• **Direction A**
Answer these questions using the passage on automation:
(i) Through whom does the writer learn what some writers at Lawyers, Guns, and Money are exulting in?
(ii) What failure of supermarkets are they exulting in?
(iii) What example did the writer use when first making the argument about low wages?
• **Direction B**
For each statement, decide whether the passage on automation supports it:
(i) The writer shares Yglesias's view that bemoaning automation in this way does not help.
(ii) Yglesias argues that slow productivity growth has historically been good for workers.
(iii) The writer is making the argument about low wages for the first time in this passage.

The Conservative Leftist and the Radical Longshoreman

Via Yglesias, I find to my dismay that some alleged progressives at Lawyers, Guns, and Money are exulting in the failure of supermarkets to replace human checkers with automatic checking machines. Like Yglesias, I don’t think bemoaning automation in this way is helpful. He gives the empirical argument that slow productivity growth hasn’t historically been good for workers, and that too-low wages are probably one of the things impeding the adoption of productivity-enhancing technology. The second is an argument that I made before, specifically using the supermarket checkout machine as an example. But now I want to make a broader ideological point about this.

• **Dataset section**
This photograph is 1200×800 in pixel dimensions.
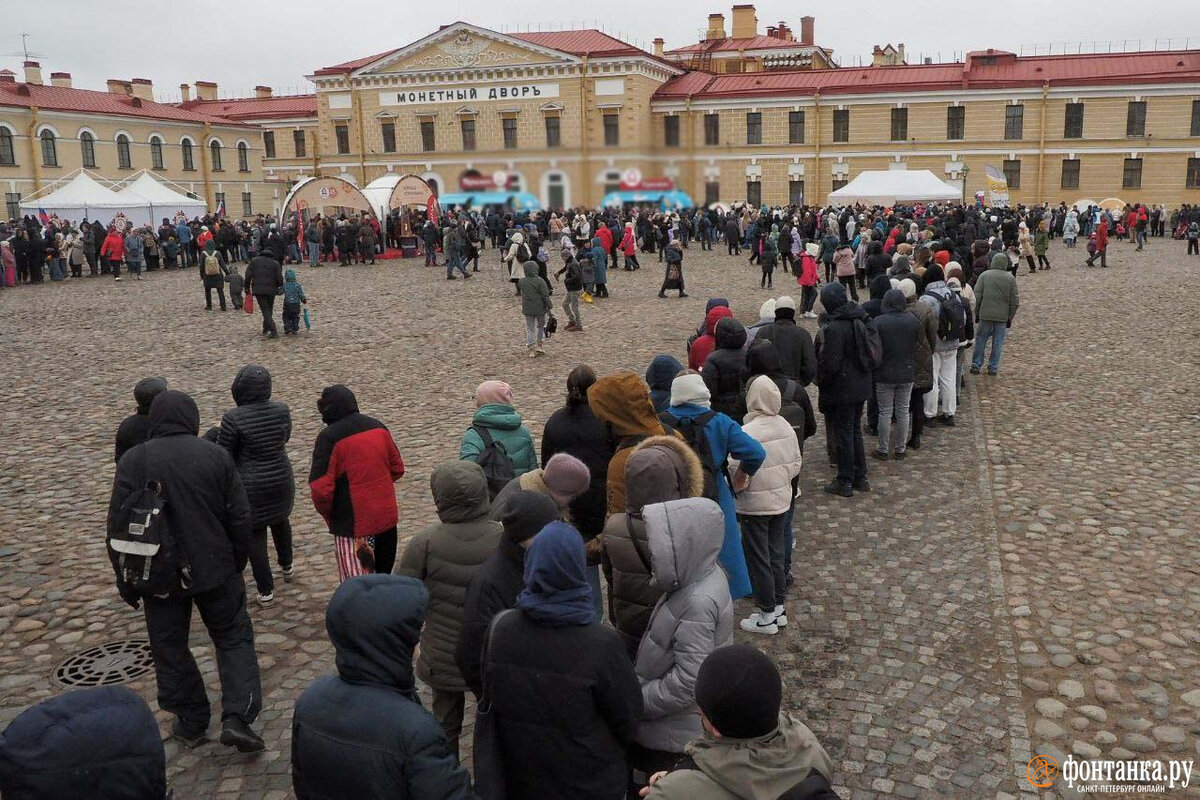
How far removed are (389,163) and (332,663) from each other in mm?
3746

• **Answer A**
(i) Yglesias.
(ii) The failure to replace human checkers with automatic checking machines.
(iii) The supermarket checkout machine.

• **Answer B**
(i) Yes: "Like Yglesias, I don’t think bemoaning automation in this way is helpful."
(ii) No: "slow productivity growth hasn’t historically been good for workers"
(iii) No: "The second is an argument that I made before"